Concepts and definitions
Datasets can contain terminology which is unfamiliar to the user but is required to be technically correct. This section explains such terminology and is effectively a glossary for the dataset.
Data classifications
Some datasets use 'standard classifications', for example, Standard Occupational Classification ( SOC) 2000. These are groups of approved terms that are used to ensure comparability with other datasets. If standard or other classifications have been used, these will be specified.
Validation and quality assurance
To assure the quality of a dataset, measures are taken to detect and correct errors or omissions during data collection, processing or analysis. This section provides information on quality checks, including details of routine data audits and other validation processes.
Geographic referencing
Geographic referencing refers to allocating the data to geographic areas. When data are collected, an address, postcode, grid reference or some other geographic identifier is recorded. This can be related to the areas for which the statistics are being presented, for example, Super Output Areas or local authorities. This section of the metadata contains details of any referencing procedures used.
Disclosure control
To safeguard confidentiality and ensure that individuals cannot be identified from a dataset, procedures such as rounding and / or suppression are applied to the data. This is known as 'disclosure control'. The impact of this procedure may be apparent when you view a dataset containing figures that are multiples of three of five (indicating rounding), or you may notice the symbol 'x' in the cells (indicating suppression).

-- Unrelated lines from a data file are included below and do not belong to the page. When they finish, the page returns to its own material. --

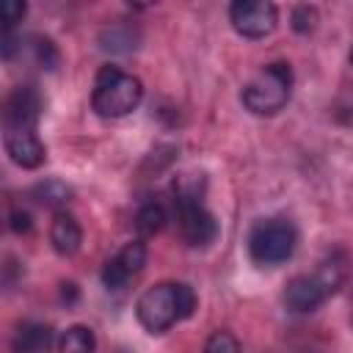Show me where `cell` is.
I'll use <instances>...</instances> for the list:
<instances>
[{
	"instance_id": "cell-1",
	"label": "cell",
	"mask_w": 353,
	"mask_h": 353,
	"mask_svg": "<svg viewBox=\"0 0 353 353\" xmlns=\"http://www.w3.org/2000/svg\"><path fill=\"white\" fill-rule=\"evenodd\" d=\"M193 312L196 292L185 281H160L149 287L135 303V317L149 334H165L179 320H188Z\"/></svg>"
},
{
	"instance_id": "cell-2",
	"label": "cell",
	"mask_w": 353,
	"mask_h": 353,
	"mask_svg": "<svg viewBox=\"0 0 353 353\" xmlns=\"http://www.w3.org/2000/svg\"><path fill=\"white\" fill-rule=\"evenodd\" d=\"M143 99V83L119 69V66H102L94 77V91H91V108L102 119H121L132 113Z\"/></svg>"
},
{
	"instance_id": "cell-3",
	"label": "cell",
	"mask_w": 353,
	"mask_h": 353,
	"mask_svg": "<svg viewBox=\"0 0 353 353\" xmlns=\"http://www.w3.org/2000/svg\"><path fill=\"white\" fill-rule=\"evenodd\" d=\"M174 215L182 237L190 245H210L218 237V221L201 199V179L196 182L190 174L174 185Z\"/></svg>"
},
{
	"instance_id": "cell-4",
	"label": "cell",
	"mask_w": 353,
	"mask_h": 353,
	"mask_svg": "<svg viewBox=\"0 0 353 353\" xmlns=\"http://www.w3.org/2000/svg\"><path fill=\"white\" fill-rule=\"evenodd\" d=\"M292 94V69L284 61L268 63L259 74H254L243 85V105L254 116H276L287 108Z\"/></svg>"
},
{
	"instance_id": "cell-5",
	"label": "cell",
	"mask_w": 353,
	"mask_h": 353,
	"mask_svg": "<svg viewBox=\"0 0 353 353\" xmlns=\"http://www.w3.org/2000/svg\"><path fill=\"white\" fill-rule=\"evenodd\" d=\"M342 279H345V265L339 259H328L314 273H301V276L287 281V287H284V306L290 312H295V314H309L328 295H334L339 290Z\"/></svg>"
},
{
	"instance_id": "cell-6",
	"label": "cell",
	"mask_w": 353,
	"mask_h": 353,
	"mask_svg": "<svg viewBox=\"0 0 353 353\" xmlns=\"http://www.w3.org/2000/svg\"><path fill=\"white\" fill-rule=\"evenodd\" d=\"M298 245V232L287 218H262L248 232V256L259 268L284 265Z\"/></svg>"
},
{
	"instance_id": "cell-7",
	"label": "cell",
	"mask_w": 353,
	"mask_h": 353,
	"mask_svg": "<svg viewBox=\"0 0 353 353\" xmlns=\"http://www.w3.org/2000/svg\"><path fill=\"white\" fill-rule=\"evenodd\" d=\"M229 22L243 39H265L279 25V8L270 0H234L229 6Z\"/></svg>"
},
{
	"instance_id": "cell-8",
	"label": "cell",
	"mask_w": 353,
	"mask_h": 353,
	"mask_svg": "<svg viewBox=\"0 0 353 353\" xmlns=\"http://www.w3.org/2000/svg\"><path fill=\"white\" fill-rule=\"evenodd\" d=\"M146 265V243L138 237V240H130L113 259L105 262L102 268V284L108 290H124Z\"/></svg>"
},
{
	"instance_id": "cell-9",
	"label": "cell",
	"mask_w": 353,
	"mask_h": 353,
	"mask_svg": "<svg viewBox=\"0 0 353 353\" xmlns=\"http://www.w3.org/2000/svg\"><path fill=\"white\" fill-rule=\"evenodd\" d=\"M41 108H44V99L36 91V85H17L3 105V130L36 127Z\"/></svg>"
},
{
	"instance_id": "cell-10",
	"label": "cell",
	"mask_w": 353,
	"mask_h": 353,
	"mask_svg": "<svg viewBox=\"0 0 353 353\" xmlns=\"http://www.w3.org/2000/svg\"><path fill=\"white\" fill-rule=\"evenodd\" d=\"M6 152L8 157L19 165V168H39L47 157V149L36 132V127H22V130H6L3 135Z\"/></svg>"
},
{
	"instance_id": "cell-11",
	"label": "cell",
	"mask_w": 353,
	"mask_h": 353,
	"mask_svg": "<svg viewBox=\"0 0 353 353\" xmlns=\"http://www.w3.org/2000/svg\"><path fill=\"white\" fill-rule=\"evenodd\" d=\"M50 243H52L55 254H61V256H72V254L80 251L83 229H80V223L72 212H66V210L55 212V218L50 223Z\"/></svg>"
},
{
	"instance_id": "cell-12",
	"label": "cell",
	"mask_w": 353,
	"mask_h": 353,
	"mask_svg": "<svg viewBox=\"0 0 353 353\" xmlns=\"http://www.w3.org/2000/svg\"><path fill=\"white\" fill-rule=\"evenodd\" d=\"M141 44V30L132 22H113L99 33V50L108 55H130Z\"/></svg>"
},
{
	"instance_id": "cell-13",
	"label": "cell",
	"mask_w": 353,
	"mask_h": 353,
	"mask_svg": "<svg viewBox=\"0 0 353 353\" xmlns=\"http://www.w3.org/2000/svg\"><path fill=\"white\" fill-rule=\"evenodd\" d=\"M50 342H52V331L44 323H22L14 331L11 339V353H50Z\"/></svg>"
},
{
	"instance_id": "cell-14",
	"label": "cell",
	"mask_w": 353,
	"mask_h": 353,
	"mask_svg": "<svg viewBox=\"0 0 353 353\" xmlns=\"http://www.w3.org/2000/svg\"><path fill=\"white\" fill-rule=\"evenodd\" d=\"M165 221H168V215L160 201H143L135 212V232L141 237H154L165 226Z\"/></svg>"
},
{
	"instance_id": "cell-15",
	"label": "cell",
	"mask_w": 353,
	"mask_h": 353,
	"mask_svg": "<svg viewBox=\"0 0 353 353\" xmlns=\"http://www.w3.org/2000/svg\"><path fill=\"white\" fill-rule=\"evenodd\" d=\"M97 336L88 325H69L58 339V353H94Z\"/></svg>"
},
{
	"instance_id": "cell-16",
	"label": "cell",
	"mask_w": 353,
	"mask_h": 353,
	"mask_svg": "<svg viewBox=\"0 0 353 353\" xmlns=\"http://www.w3.org/2000/svg\"><path fill=\"white\" fill-rule=\"evenodd\" d=\"M33 196H36L39 204L52 207L55 212H61L72 201V188L66 182H61V179H47V182H39L33 188Z\"/></svg>"
},
{
	"instance_id": "cell-17",
	"label": "cell",
	"mask_w": 353,
	"mask_h": 353,
	"mask_svg": "<svg viewBox=\"0 0 353 353\" xmlns=\"http://www.w3.org/2000/svg\"><path fill=\"white\" fill-rule=\"evenodd\" d=\"M204 353H243L240 339L232 331H215L204 342Z\"/></svg>"
},
{
	"instance_id": "cell-18",
	"label": "cell",
	"mask_w": 353,
	"mask_h": 353,
	"mask_svg": "<svg viewBox=\"0 0 353 353\" xmlns=\"http://www.w3.org/2000/svg\"><path fill=\"white\" fill-rule=\"evenodd\" d=\"M290 25L295 33H312L317 28V8L314 6H295L290 14Z\"/></svg>"
},
{
	"instance_id": "cell-19",
	"label": "cell",
	"mask_w": 353,
	"mask_h": 353,
	"mask_svg": "<svg viewBox=\"0 0 353 353\" xmlns=\"http://www.w3.org/2000/svg\"><path fill=\"white\" fill-rule=\"evenodd\" d=\"M33 58L47 72H52L61 63V55H58V50H55V44L50 39H33Z\"/></svg>"
},
{
	"instance_id": "cell-20",
	"label": "cell",
	"mask_w": 353,
	"mask_h": 353,
	"mask_svg": "<svg viewBox=\"0 0 353 353\" xmlns=\"http://www.w3.org/2000/svg\"><path fill=\"white\" fill-rule=\"evenodd\" d=\"M0 14H3V30H14L22 22V17L28 14V6L22 0H6L0 6Z\"/></svg>"
},
{
	"instance_id": "cell-21",
	"label": "cell",
	"mask_w": 353,
	"mask_h": 353,
	"mask_svg": "<svg viewBox=\"0 0 353 353\" xmlns=\"http://www.w3.org/2000/svg\"><path fill=\"white\" fill-rule=\"evenodd\" d=\"M8 226H11V232H14V234H25V232H30L33 218H30V212H28V210H14V212H11V221H8Z\"/></svg>"
},
{
	"instance_id": "cell-22",
	"label": "cell",
	"mask_w": 353,
	"mask_h": 353,
	"mask_svg": "<svg viewBox=\"0 0 353 353\" xmlns=\"http://www.w3.org/2000/svg\"><path fill=\"white\" fill-rule=\"evenodd\" d=\"M61 287H63V290H61V298H63L66 303H72V301L77 298V287H74L72 281H69V284H61Z\"/></svg>"
},
{
	"instance_id": "cell-23",
	"label": "cell",
	"mask_w": 353,
	"mask_h": 353,
	"mask_svg": "<svg viewBox=\"0 0 353 353\" xmlns=\"http://www.w3.org/2000/svg\"><path fill=\"white\" fill-rule=\"evenodd\" d=\"M350 66H353V50H350Z\"/></svg>"
}]
</instances>
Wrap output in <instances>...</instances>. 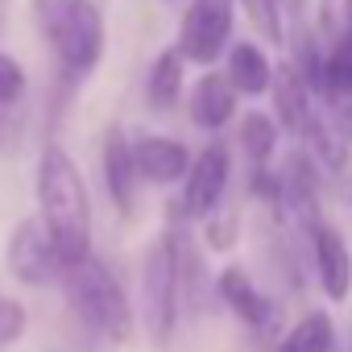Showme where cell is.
<instances>
[{
	"label": "cell",
	"mask_w": 352,
	"mask_h": 352,
	"mask_svg": "<svg viewBox=\"0 0 352 352\" xmlns=\"http://www.w3.org/2000/svg\"><path fill=\"white\" fill-rule=\"evenodd\" d=\"M133 170L149 183H179L191 170V153L174 137H141L133 141Z\"/></svg>",
	"instance_id": "obj_8"
},
{
	"label": "cell",
	"mask_w": 352,
	"mask_h": 352,
	"mask_svg": "<svg viewBox=\"0 0 352 352\" xmlns=\"http://www.w3.org/2000/svg\"><path fill=\"white\" fill-rule=\"evenodd\" d=\"M5 137H9V116H0V145H5Z\"/></svg>",
	"instance_id": "obj_24"
},
{
	"label": "cell",
	"mask_w": 352,
	"mask_h": 352,
	"mask_svg": "<svg viewBox=\"0 0 352 352\" xmlns=\"http://www.w3.org/2000/svg\"><path fill=\"white\" fill-rule=\"evenodd\" d=\"M220 298L232 307V315H241L253 331H270L278 319H274V307L265 302V294L253 286V278L241 270V265H228L224 274H220Z\"/></svg>",
	"instance_id": "obj_11"
},
{
	"label": "cell",
	"mask_w": 352,
	"mask_h": 352,
	"mask_svg": "<svg viewBox=\"0 0 352 352\" xmlns=\"http://www.w3.org/2000/svg\"><path fill=\"white\" fill-rule=\"evenodd\" d=\"M232 34V5L228 0H191L179 30V58L216 63Z\"/></svg>",
	"instance_id": "obj_6"
},
{
	"label": "cell",
	"mask_w": 352,
	"mask_h": 352,
	"mask_svg": "<svg viewBox=\"0 0 352 352\" xmlns=\"http://www.w3.org/2000/svg\"><path fill=\"white\" fill-rule=\"evenodd\" d=\"M315 270H319V286L331 302H344L352 290V253L344 245V236L327 224H315Z\"/></svg>",
	"instance_id": "obj_9"
},
{
	"label": "cell",
	"mask_w": 352,
	"mask_h": 352,
	"mask_svg": "<svg viewBox=\"0 0 352 352\" xmlns=\"http://www.w3.org/2000/svg\"><path fill=\"white\" fill-rule=\"evenodd\" d=\"M104 183H108V195L120 208V216H129L133 199H137V170H133V141L120 129H108V137H104Z\"/></svg>",
	"instance_id": "obj_10"
},
{
	"label": "cell",
	"mask_w": 352,
	"mask_h": 352,
	"mask_svg": "<svg viewBox=\"0 0 352 352\" xmlns=\"http://www.w3.org/2000/svg\"><path fill=\"white\" fill-rule=\"evenodd\" d=\"M5 265L17 282L25 286H50L63 278V261L46 236V228L38 224V216L21 220L13 232H9V245H5Z\"/></svg>",
	"instance_id": "obj_5"
},
{
	"label": "cell",
	"mask_w": 352,
	"mask_h": 352,
	"mask_svg": "<svg viewBox=\"0 0 352 352\" xmlns=\"http://www.w3.org/2000/svg\"><path fill=\"white\" fill-rule=\"evenodd\" d=\"M145 96H149L153 108H170L174 100L183 96V58H179V50H162V54H157V63H153V71H149Z\"/></svg>",
	"instance_id": "obj_16"
},
{
	"label": "cell",
	"mask_w": 352,
	"mask_h": 352,
	"mask_svg": "<svg viewBox=\"0 0 352 352\" xmlns=\"http://www.w3.org/2000/svg\"><path fill=\"white\" fill-rule=\"evenodd\" d=\"M319 87L327 96H352V38L327 46L319 63Z\"/></svg>",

It should be noted that the application of disclosure control may mean that subcategories do not sum to their totals, and information may not aggregate exactly between geographic areas. Although the section provides summary information on disclosure control measures and the implications for the interpretation of the data, exact details on the methods used will not be provided, since they might help a person 'unpick' the figures and deduce disclosive information.
Sources for further information or advice
This provides contact details of data suppliers, as well as details of any other potentially useful sources of information.